··· Exercise passage

Skip to content
New issue

Have a question about this project? Sign up for a free GitHub account to open an issue and contact its maintainers and the community.

By clicking “Sign up for GitHub”, you agree to our terms of service and privacy statement. We’ll occasionally send you account related emails.

Already on GitHub? Sign in to your account

encoding DIA results in mzTab 1.0 #182

Open
ypriverol opened this issue May 4, 2020 · 11 comments
Open

encoding DIA results in mzTab 1.0 #182

ypriverol opened this issue May 4, 2020 · 11 comments

Comments

@ypriverol
Copy link
Contributor

@andrewrobertjones :

We have some users that want to export DIA results into mzTab 1.0. The proposal is to use optional columns to highlight the information from the spectral library, including:

  • array intensities
  • array masses
  • array ion annotations

This will be encoded as optional columns in the format (one column for each of the values) and the values will be arrays. I have open an issue in the spectral library format to know how they are planning to encode ion annotations. This representation can be also used for spectral library search.

······
··· Information provided

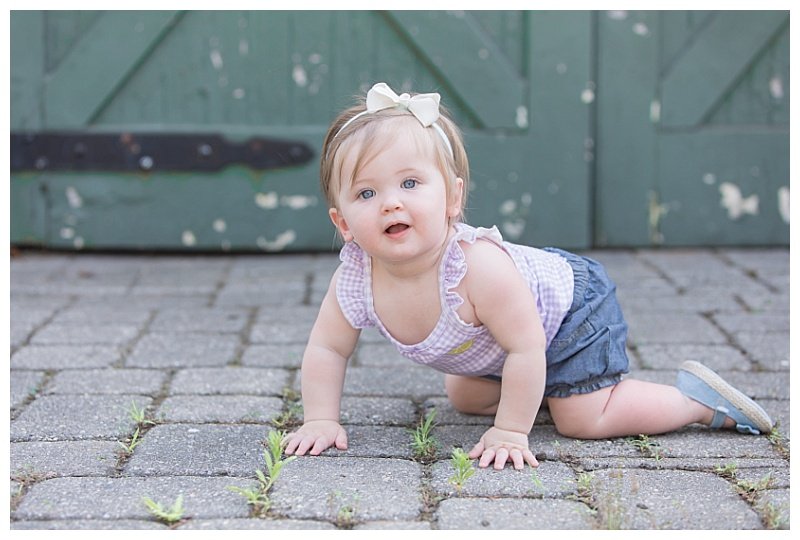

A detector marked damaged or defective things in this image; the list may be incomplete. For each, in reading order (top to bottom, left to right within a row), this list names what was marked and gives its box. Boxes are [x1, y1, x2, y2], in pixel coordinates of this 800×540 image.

······

:: Problem to solve ::
Carry the discussion of encoding DIA results in mzTab 1.0 forward from its last sentence, keeping the voice and technical focus of the thread. The material comes from a source unrelated to the text on encoding DIA results in mzTab 1.0.

:: Response to the exercise ::
HUPO-PSI/mzSpecLib#20

@timosachsenberg
Copy link
Contributor

do you have some details and examples? e.g. for the PRT and PEP section?

@ypriverol
Copy link
Contributor Author

These changes are most for the PSM section. The other two sections remains the same.

@ypriverol
Copy link
Contributor Author

@bittremieux can you give your input here. I remember long time ago we had a discussion about how to encode spectral library results into mztab.

@ypriverol
Copy link
Contributor Author

Another option is to add a reference to a spectral library result file that contains this information. Then you will have only one CVparam reference_to_spectrum_library and this will contain the index? or id of the spectrum in the library. We can start by accepting MSP for now but in the future, we can say needs to be mzSpecLib. What do you think @edeutsch @andrewrobertjones ?

@edeutsch
Copy link

edeutsch commented May 4, 2020

I think this is a better option myself. But note that MSP doesn't really have a spectrum id. It only have a spectrum name, which might be quite long and unclear on its uniqueness.

@ypriverol
Copy link
Contributor Author

We will use the file name for now as an index.

@bittremieux
Copy link

When was that? I don't recall the actual discussion, but in general using mzTab for spectral library results shouldn't be too hard. I'm already doing it with the ANN-SoLo output. The main thing is how to refer to the spectra in the library, so in the accession column I'm storing numeric indexes of the library spectra.

@ypriverol
Copy link
Contributor Author

@bittremieux numeric index meaning the index of the spectrum in the file.?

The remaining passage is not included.